Spotify vient de tracer une ligne dans le sable. Artistes visuels, faites attention.
Spotify a annoncé quelque chose il y a deux semaines qui n'a pas reçu autant d'attention qu'il le méritait. Désormais, les artistes peuvent obtenir le badge « Vérifié par Spotify », une coche verte qui dit aux auditeurs : c'est une vraie personne qui fait cette musique. Et voici la partie qui compte le plus : les artistes générés par IA ne sont pas éligibles explicitement. L'entreprise l'a dit clairement : les profils qui « représentent principalement des artistes générés par IA ou des IA-personas ne sont pas éligibles à la vérification ».
Ce n'est pas un petit ajustement de politique. C'est une plateforme majeure qui choisit son camp.
Les chiffres sont vertigineux
Parlons de pourquoi cela compte. Spotify a retiré 75 millions de « morceaux spammy » de sa plateforme au cours de l'année écoulée. 75 millions. Et voici le chiffre qui devrait vous tenir éveillé la nuit : Deezer, une plateforme de streaming concurrente, reçoit désormais près de 75 000 morceaux entièrement générés par IA chaque jour. Cela représente 44 % de leurs téléchargements quotidiens.
Le flot est réel. Ce n'est pas théorique. Ce n'est pas dans cinq ans que cela arrivera. Il est déjà là, et il éteint les créateurs humains dans le bruit algorithmique. Spotify a observé ce flot et a décidé de donner aux artistes humains un moyen de se démarquer.
Pourquoi cela compte au-delà de la musique
La démarche de Spotify signale quelque chose de plus grand que la politique de streaming. Ils disent à haute voix ce que les collectionneurs, les galeries et le public ont toujours su intuitivement : l'humain derrière l'œuvre fait partie de la valeur. On ne peut pas séparer l'art de l'artiste.
Leurs critères de vérification racontent toute l'histoire. Pour obtenir le badge, vous avez besoin de preuves d'une activité dans le monde réel. Dates de concerts. Marchandise. Présence sur les réseaux sociaux. Une relation soutenue avec de vrais fans au fil du temps. En d'autres termes, vous devez être une personne menant une vie créative, et non un algorithme optimisant le bruit de fond.
L'entreprise l'a déclaré directement : « À l'ère de l'IA, il est plus important que jamais de pouvoir faire confiance à l'authenticité de la musique que vous écoutez. » C'est une plateforme qui compte 600 millions d'utilisateurs qui reconnaissent que l'authenticité a de la valeur. Cette origine humaine compte pour les auditeurs.
Ce que cela signifie pour les artistes visuels
La musique n'est que le premier champ de bataille. Chaque plateforme qui héberge des œuvres créatives sera un jour confrontée à cette même question : distinguons-nous les créateurs humains, ou laissons-nous le flot de contenu généré tout ramener à l'uniformité ?

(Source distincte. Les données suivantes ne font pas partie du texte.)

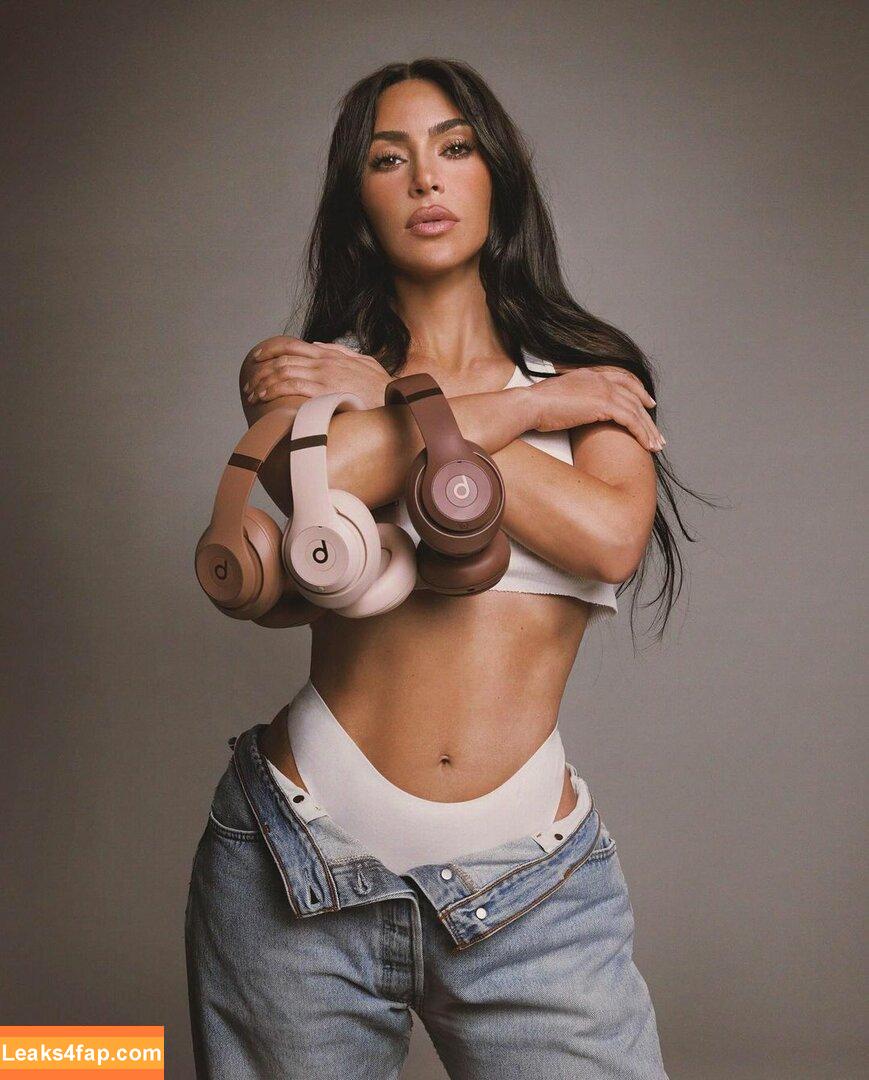 Kim Kardashian / https: / kimkadarshian / kimkardashian leaked photo photo #3287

La réponse compte pour vous. Que vous vendiez des originaux, que vous licenciiez des imprimés, ou que vous construisiez un public pour des commandes, votre humanité est votre avantage compétitif. Non pas parce que l'IA ne peut pas imiter votre style, mais parce que les collectionneurs achètent plus qu'une image. Ils achètent une histoire. Une relation. Une part de la vie réelle de quelqu'un.

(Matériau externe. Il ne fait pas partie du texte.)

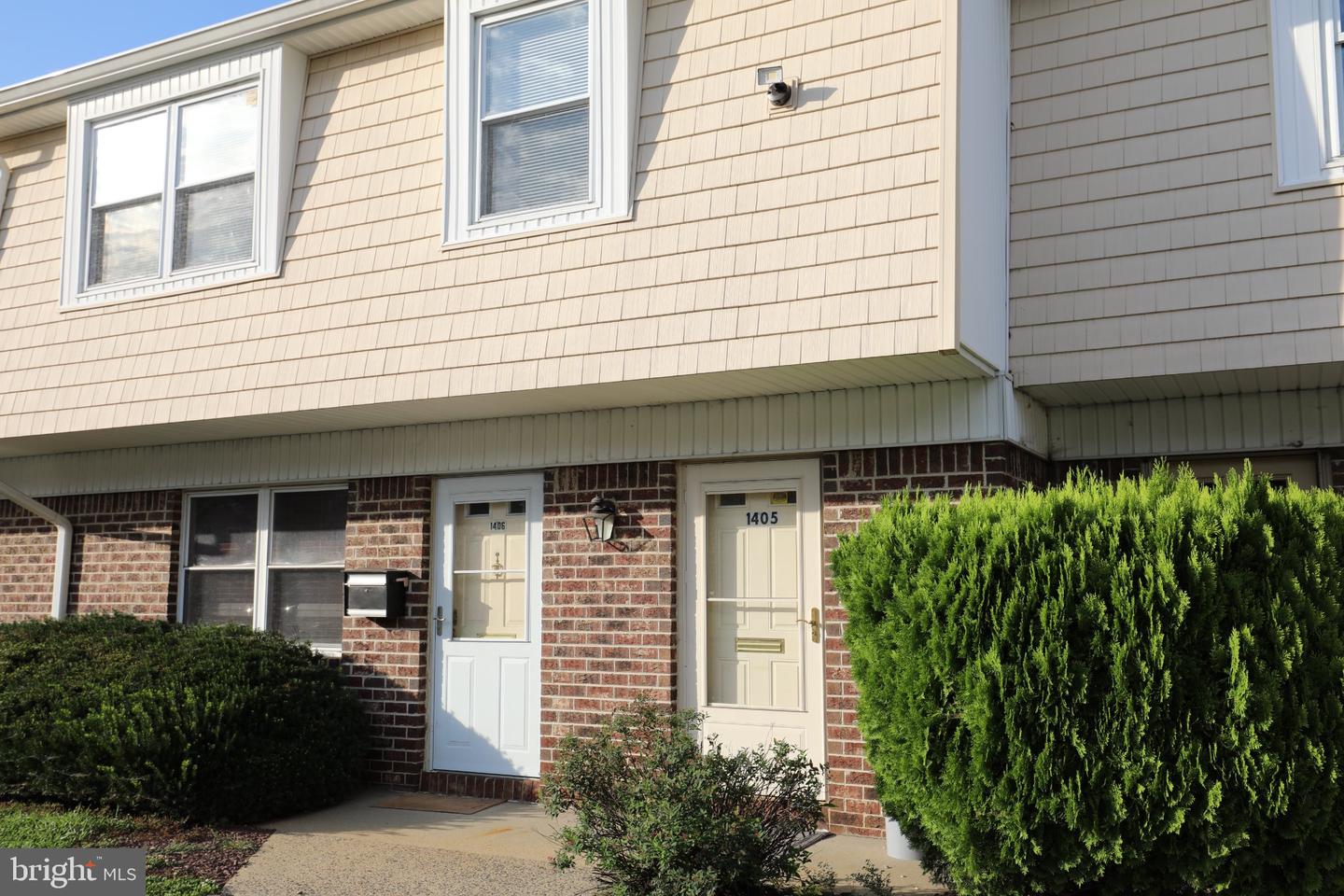 1405 SILVER CT Property Photo 1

Spotify vient de rendre cette distinction visible avec une coche verte. La question est désormais de savoir si les plateformes qui comptent pour les artistes visuels feront de même.
Qu'en pensez-vous ? Est-ce qu'Instagram, Etsy, ou des galeries en ligne devraient créer leurs propres badges « humain vérifié » ? En voudriez-vous un ?
Je pense que toutes les plateformes qui veulent vraiment de vrais artistes devraient offrir une vérification. Il est impossible de faire confiance aux vendeurs pour qu'ils divulguent leur utilisation de l'IA. Plus l'IA se développe, plus un vrai artiste sera précieux. La plus grande bataille sera de continuer à empêcher l'IA de faire du scraping sans permission et de rembourser le vol qu'elle a déjà commis.